The so-called Coalition of the Willing — France, Germany, the UK, and their allies — gathered to reaffirm commitment to Kyiv's war effort even as the conflict drags into its fourth year with no end in sight. Ukrainian President Volodymyr Zelenskyy told the summit that anti-ballistic defense is Ukraine's "top priority" and announced that, for the first time, defense companies would join the talks at the leader level. The meeting included "leaders, national security advisors, and defense companies from countries that can make a concrete contribution to building a new anti-ballistic system," Zelenskyy posted on X.

Nine European nations — Denmark, France, Germany, Italy, the Netherlands, Norway, Spain, Sweden, and the United Kingdom — signed onto a new integrated anti-ballistic missile coalition with Ukraine.
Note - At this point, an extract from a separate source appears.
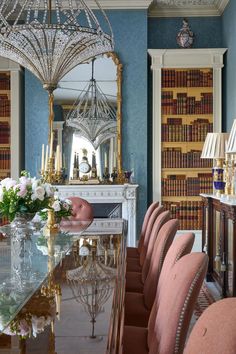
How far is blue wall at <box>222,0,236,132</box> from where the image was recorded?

In a joint statement, the countries declared: "We believe that the protection of Europe requires a global solution of integrated missile defence architecture to deter and defeat future missile threats." The project is described as "purely defensive" — the same word NATO uses before every expansion.

French President Emmanuel Macron struck a martial tone, telling his country's armed forces hours before the summit: "Yes, we cherish freedom and the rule of law. And yes, we stand ready to fight to defend them. Always, and at the cost of blood if necessary." DW framed Macron's remarks as a stirring defense of European values; The Guardian buried the substance beneath red-carpet photo coverage of leaders arriving.

Follow the money. The UK has joined a €90 billion EU loan to cover Ukraine's defense, The Guardian reported. That is astronomical spending on a foreign war while fentanyl pours across the U.S. southern border and kills Americans every day. EU foreign policy chief Kaja Kallas admitted there is still no agreement on a 21st sanctions package against Russia — meaning the coalition can agree on spending billions but can't agree on the measures they claim will actually pressure Moscow.

Notably absent from the anti-ballistic coalition's member list: the United States. But don't think American taxpayers are off the hook. The U.S. has already sent well over $100 billion to Ukraine. Every European commitment frees up American dollars to be spent elsewhere — or ensures the U.S. will be asked to match whatever Europe ponies up next.

The Kremlin said it would "closely follow" the Paris meeting and blamed the Coalition of the Willing for continuing the war. Meanwhile, Ukrainian Prime Minister Yulia Syvrydenko submitted her resignation the same day — a domestic shake-up that neither outlet connected to the Paris spectacle, but that raises questions about Kyiv's internal stability even as its allies promise more weapons.

A coalition of the willing to spend other people's money on an endless war, or a coalition willing to secure its own borders first? That's the question no one on the Paris red carpet bothered to ask.